***** Data for the task

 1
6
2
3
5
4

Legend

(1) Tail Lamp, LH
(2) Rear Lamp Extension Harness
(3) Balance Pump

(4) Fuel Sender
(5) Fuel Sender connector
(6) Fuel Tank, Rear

**********

**Task item:** List the lines of the records where "Fuel" occurs.

**Reply:**
(4) Fuel Sender
(5) Fuel Sender connector
(6) Fuel Tank, Rear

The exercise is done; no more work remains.